Mexico
POPULATION 103,400,165
ROMAN CATHOLIC 88.0 percent
PROTESTANT 5.8 percent
NONRELIGIOUS 4.3 percent
OTHER 1.9 percent
Country Overview
Introduction
The United States of Mexico, located in North America, lies between the United States of America to the north and Guatemala and Belize to the southeast. Mexico is composed of a diversity of ethnic groups. The majority are mestizos (people of mixed Spanish-Indian blood), while the remainder include Amerindians (with 239 living languages), Caucasians, Afro-Americans, Middle Easterners, and Asians.
Spanish explorers arrived in Mesoamerica in the early sixteenth century C.E.. They discovered some of the greatest cultures in the history of the Americas, including the Olmec civilization, which began about 1200 B.C.E., and the Aztec empire, which dominated the central and southern regions of Mexico in the fifteenth and early sixteenth centuries.
Hernán Cortés (1485–1547) and his followers—Spaniards and a thousand allies from Tlaxcala (an Indian nation that had resisted Aztec rule)—conquered the Aztecs in 1519–21 and established Spanish rule in the region.
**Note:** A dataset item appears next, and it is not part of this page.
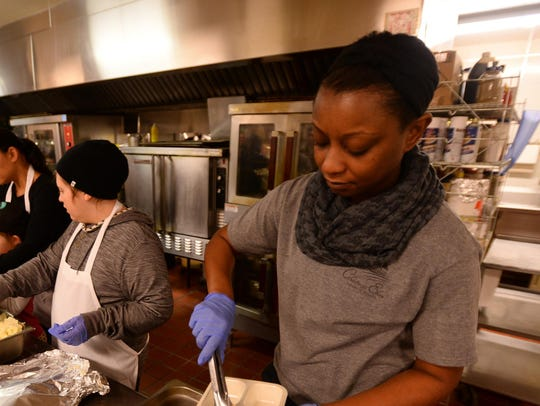 Volunteers put together turkey dinners for Meals on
During the colonial period the Roman Catholic Church dominated the religious life of the Viceroyalty of New Spain. A small number of Spanish Jews also arrived in the region during and after the Spanish conquest.
After Mexico achieved independence from Spain in 1821, the Catholic Church began to lose its privileged role in Mexican society, although it continued to monopolize the country's religious life.